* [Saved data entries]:
====
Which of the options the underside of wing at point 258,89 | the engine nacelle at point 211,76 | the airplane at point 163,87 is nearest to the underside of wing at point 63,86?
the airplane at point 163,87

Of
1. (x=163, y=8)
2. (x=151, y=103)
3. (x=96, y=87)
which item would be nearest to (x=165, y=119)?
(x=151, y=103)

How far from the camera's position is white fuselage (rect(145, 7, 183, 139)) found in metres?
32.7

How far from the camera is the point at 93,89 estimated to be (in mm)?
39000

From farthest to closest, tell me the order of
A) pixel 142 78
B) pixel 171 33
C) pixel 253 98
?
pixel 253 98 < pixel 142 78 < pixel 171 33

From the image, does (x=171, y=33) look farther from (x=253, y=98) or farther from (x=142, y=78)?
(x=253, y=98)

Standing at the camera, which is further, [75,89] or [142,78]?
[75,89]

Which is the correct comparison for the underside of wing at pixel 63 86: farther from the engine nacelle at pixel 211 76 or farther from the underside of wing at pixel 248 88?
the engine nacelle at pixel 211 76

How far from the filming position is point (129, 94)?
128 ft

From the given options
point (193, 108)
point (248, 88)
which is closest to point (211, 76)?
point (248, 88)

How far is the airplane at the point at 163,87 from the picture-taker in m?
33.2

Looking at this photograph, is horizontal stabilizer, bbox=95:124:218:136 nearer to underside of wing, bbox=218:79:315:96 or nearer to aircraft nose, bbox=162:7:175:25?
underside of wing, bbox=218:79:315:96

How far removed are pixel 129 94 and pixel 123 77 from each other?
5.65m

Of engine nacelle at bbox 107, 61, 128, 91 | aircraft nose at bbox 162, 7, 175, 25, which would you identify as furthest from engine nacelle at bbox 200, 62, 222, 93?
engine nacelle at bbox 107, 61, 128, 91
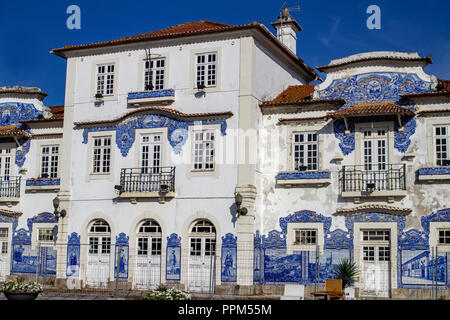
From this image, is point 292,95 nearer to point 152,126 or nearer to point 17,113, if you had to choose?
point 152,126

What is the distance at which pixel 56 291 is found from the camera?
2477cm

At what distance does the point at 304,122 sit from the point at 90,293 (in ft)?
31.6

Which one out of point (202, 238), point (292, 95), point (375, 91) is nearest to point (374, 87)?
point (375, 91)

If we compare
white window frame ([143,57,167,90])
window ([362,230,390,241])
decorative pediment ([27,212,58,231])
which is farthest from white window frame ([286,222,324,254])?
decorative pediment ([27,212,58,231])

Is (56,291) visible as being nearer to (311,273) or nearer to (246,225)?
(246,225)

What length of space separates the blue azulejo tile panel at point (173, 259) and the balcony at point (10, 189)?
25.8ft

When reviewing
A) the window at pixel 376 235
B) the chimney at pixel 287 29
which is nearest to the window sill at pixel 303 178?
the window at pixel 376 235

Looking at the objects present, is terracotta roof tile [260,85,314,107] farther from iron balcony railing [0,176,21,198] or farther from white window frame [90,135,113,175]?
iron balcony railing [0,176,21,198]

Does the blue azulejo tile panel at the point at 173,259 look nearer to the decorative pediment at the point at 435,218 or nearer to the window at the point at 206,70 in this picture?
the window at the point at 206,70

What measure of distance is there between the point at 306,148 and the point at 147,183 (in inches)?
235

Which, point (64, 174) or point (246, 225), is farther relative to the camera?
point (64, 174)

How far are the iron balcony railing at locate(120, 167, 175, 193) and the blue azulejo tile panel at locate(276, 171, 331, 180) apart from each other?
3.96 meters

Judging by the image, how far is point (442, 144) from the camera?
2295 centimetres
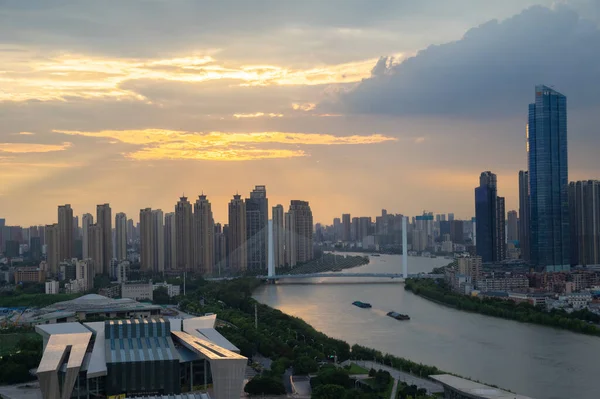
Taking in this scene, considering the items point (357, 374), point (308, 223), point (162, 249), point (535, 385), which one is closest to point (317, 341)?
point (357, 374)

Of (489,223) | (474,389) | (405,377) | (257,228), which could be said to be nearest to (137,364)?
(405,377)

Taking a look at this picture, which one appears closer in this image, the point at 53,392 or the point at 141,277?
the point at 53,392

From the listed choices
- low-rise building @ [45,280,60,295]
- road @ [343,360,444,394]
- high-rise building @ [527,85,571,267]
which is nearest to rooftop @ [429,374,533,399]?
road @ [343,360,444,394]

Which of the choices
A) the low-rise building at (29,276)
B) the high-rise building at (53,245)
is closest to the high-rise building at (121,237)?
the high-rise building at (53,245)

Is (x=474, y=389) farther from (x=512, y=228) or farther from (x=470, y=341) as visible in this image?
(x=512, y=228)

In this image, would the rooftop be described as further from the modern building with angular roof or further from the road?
the modern building with angular roof

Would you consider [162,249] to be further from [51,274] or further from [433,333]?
[433,333]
====
* [EXERCISE]:
Reproduce the lines of the data word for word, starting with the line containing "In this image, would" and continuing through the end of the data, with both ends included.

* [SOLVED PROBLEM]:
In this image, would the rooftop be described as further from the modern building with angular roof or further from the road?
the modern building with angular roof

Would you consider [162,249] to be further from [51,274] or further from [433,333]?
[433,333]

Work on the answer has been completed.